La définition occupe une place importante en terminologie, puisqu’un terme ne peut exister que s’il correspond à une définition. À l’opposé, les mots n’ont pas besoin d’être définis pour être utilisés, et certains ne le sont d’ailleurs que très difficilement[5]. La terminologie suppose des définitions précises, qui permettent l’identification du concept concerné dans le cadre du système conceptuel auquel il appartient (Sager 1990 : 39). Il est clair que la définition, qu’elle s’applique à un terme ou à un mot, qu’elle figure dans un dictionnaire, une encyclopédie ou un recueil de termes, ou dans un discours, ne peut être une description exhaustive du concept, ou du référent, du signe. Il y a dans la rédaction de la définition un choix d’éléments, une hiérarchisation des éléments choisis et une mise en forme de ces éléments selon des algorithmes plus ou moins précis dans le cadre d’une figure générale (Wierzbicka 1985). Décrire et définir la nature profonde de ces éléments, qui sont des morceaux de sens, concerne avant tout les cognitivistes mais on peut admettre, qu’il s’agisse de terminologie ou de langue générale, qu’ils résultent d’une conceptualisation, d’une construction mentale, variable selon la langue, l’individu ou les circonstances. On dit souvent qu’en terminologie le trait serait conceptuel alors qu’en linguistique il serait sémantique. Il est clair également que les traits ou caractères utilisés dans une définition terminologique ne se limitent pas à ceux qui s’imposent dans une analyse contrastive à la Pottier (1992). On ne peut cependant pas dire qu’il n’y a pas de sémantique dans le sens des termes (Depecker 2000 ; Boisson 2000) pas plus qu’on ne peut postuler l’absence de conceptuel dans le sens des mots (Van Campenhoudt 2000).

Si l’on constate des points communs entre les différents types de définitions et les différents types de textes où on trouve ces définitions, il faut aussi en souligner les différences. On connaît les définitions lexicographiques et les définitions encyclopédiques. À côté d’elles, il existe aussi une définition de type terminologique, qui est caractérisée par le fait qu’elle est en quelque sorte constitutive du sens et gardienne de son intégrité – on dit parfois fondatrice. En effet, les auteurs qui inventent un terme dans un texte en donnent généralement une définition, et tout auteur qui réutilise un terme existant en lui donnant un sens nouveau doit le redéfinir explicitement.

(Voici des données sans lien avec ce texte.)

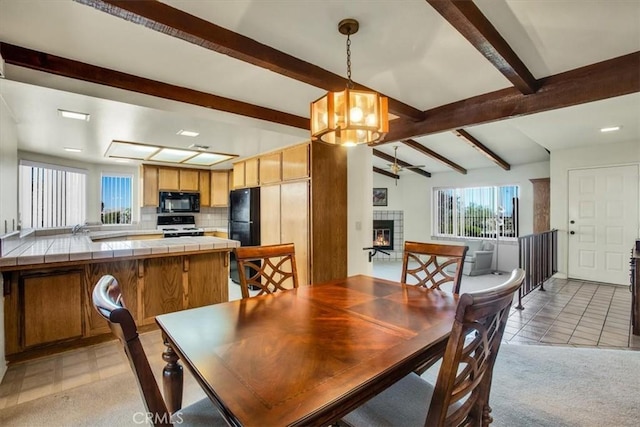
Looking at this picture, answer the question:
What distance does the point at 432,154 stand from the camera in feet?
20.4

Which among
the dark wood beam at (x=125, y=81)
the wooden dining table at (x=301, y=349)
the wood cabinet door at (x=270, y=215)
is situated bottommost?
the wooden dining table at (x=301, y=349)

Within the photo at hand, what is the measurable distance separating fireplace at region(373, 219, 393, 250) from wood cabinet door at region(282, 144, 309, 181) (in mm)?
5041

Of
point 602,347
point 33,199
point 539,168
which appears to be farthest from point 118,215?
point 539,168

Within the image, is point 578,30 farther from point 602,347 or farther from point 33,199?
point 33,199

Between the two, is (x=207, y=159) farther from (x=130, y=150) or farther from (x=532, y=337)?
(x=532, y=337)

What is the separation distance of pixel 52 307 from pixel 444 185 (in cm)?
768

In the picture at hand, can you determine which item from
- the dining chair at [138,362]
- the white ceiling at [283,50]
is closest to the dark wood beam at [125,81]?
the white ceiling at [283,50]

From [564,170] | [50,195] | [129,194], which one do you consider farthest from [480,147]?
[50,195]

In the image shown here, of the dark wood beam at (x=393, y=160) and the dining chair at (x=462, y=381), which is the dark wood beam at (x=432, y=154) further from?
the dining chair at (x=462, y=381)

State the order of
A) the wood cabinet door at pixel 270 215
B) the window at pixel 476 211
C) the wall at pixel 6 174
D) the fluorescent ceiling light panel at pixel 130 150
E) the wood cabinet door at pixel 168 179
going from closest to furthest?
the wall at pixel 6 174 < the fluorescent ceiling light panel at pixel 130 150 < the wood cabinet door at pixel 270 215 < the wood cabinet door at pixel 168 179 < the window at pixel 476 211

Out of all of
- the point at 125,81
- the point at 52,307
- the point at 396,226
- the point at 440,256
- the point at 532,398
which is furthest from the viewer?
the point at 396,226

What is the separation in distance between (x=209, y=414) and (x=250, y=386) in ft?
1.35

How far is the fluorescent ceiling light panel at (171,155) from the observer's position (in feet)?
15.1

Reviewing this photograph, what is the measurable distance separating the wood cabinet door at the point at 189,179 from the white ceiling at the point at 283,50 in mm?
2539
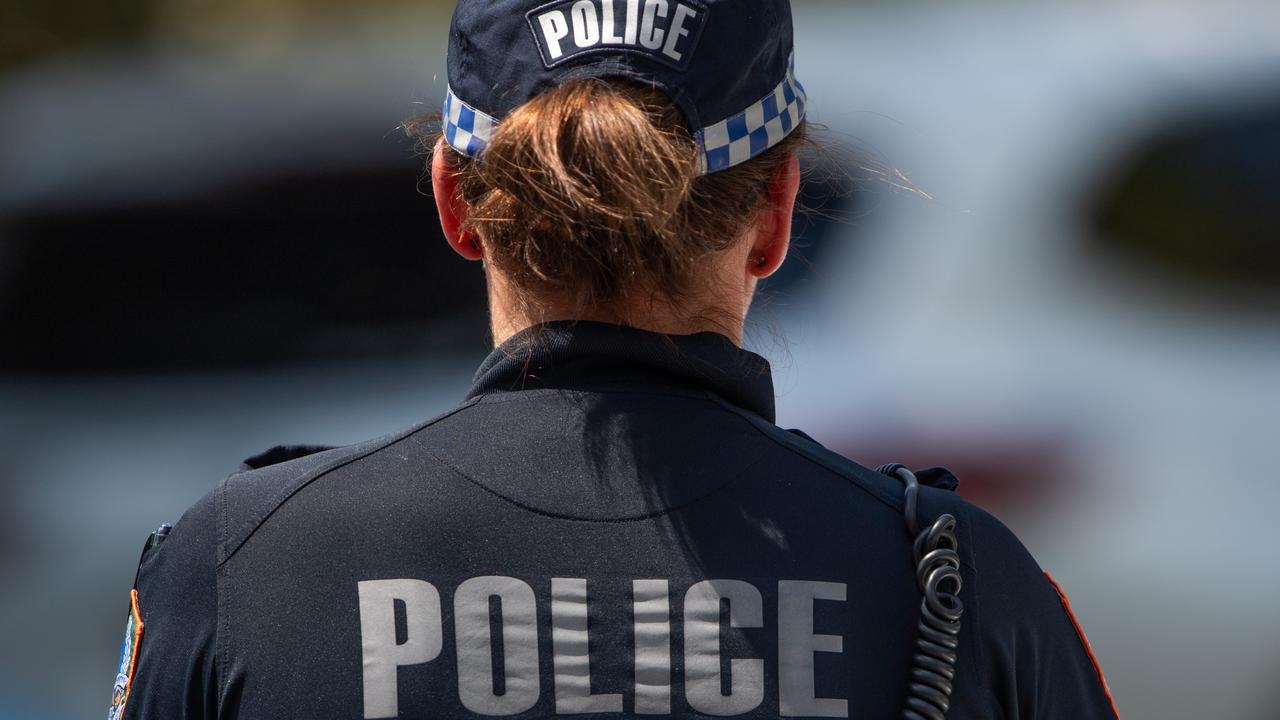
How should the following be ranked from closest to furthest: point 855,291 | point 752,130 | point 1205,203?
point 752,130
point 855,291
point 1205,203

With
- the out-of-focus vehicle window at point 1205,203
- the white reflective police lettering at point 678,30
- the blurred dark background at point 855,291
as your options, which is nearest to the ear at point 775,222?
the white reflective police lettering at point 678,30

Cette catégorisation des définitions se situe sans doute partiellement dans le domaine de l’idéal. La lecture des grands dictionnaires de langue montre que les trois types se côtoient et se mélangent. Dans son étude sur des termes relatifs aux pratiques sexuelles déviantes, dont la définition est difficilement dissociable d’un jugement moral, Boisson (2000) en apporte la preuve.

Globalement, on voit bien que la question qui se pose, à travers la spécificité de la définition terminologique, est toujours celle, lancinante, de la spécificité du terme. Les conclusions de Béjoint et Thoiron (2000) étaient claires : si terme et mot sont opposables, c’est plutôt sur un continuum que comme deux unités appartenant à deux systèmes distincts et irréconciliables. Il n’est donc pas surprenant de trouver dans les définitions des traces de ce continuum. Ce qui nous apparaît relever spécifiquement du pôle terminologique, c’est le contrôle qu’exerce la communauté sur les éventuelles dérives définitionnelles ou d’usage d’un terme donné. Cette communauté, par le biais de reformulations à visée définitoire[6], recadre le terme dont l’emploi est jugé déviant et le remet sur les rails souhaités, comme Humpty Dumpty[7], dans ce qu’il faut bien considérer comme une normalisation – mais une normalisation circonstancielle[8].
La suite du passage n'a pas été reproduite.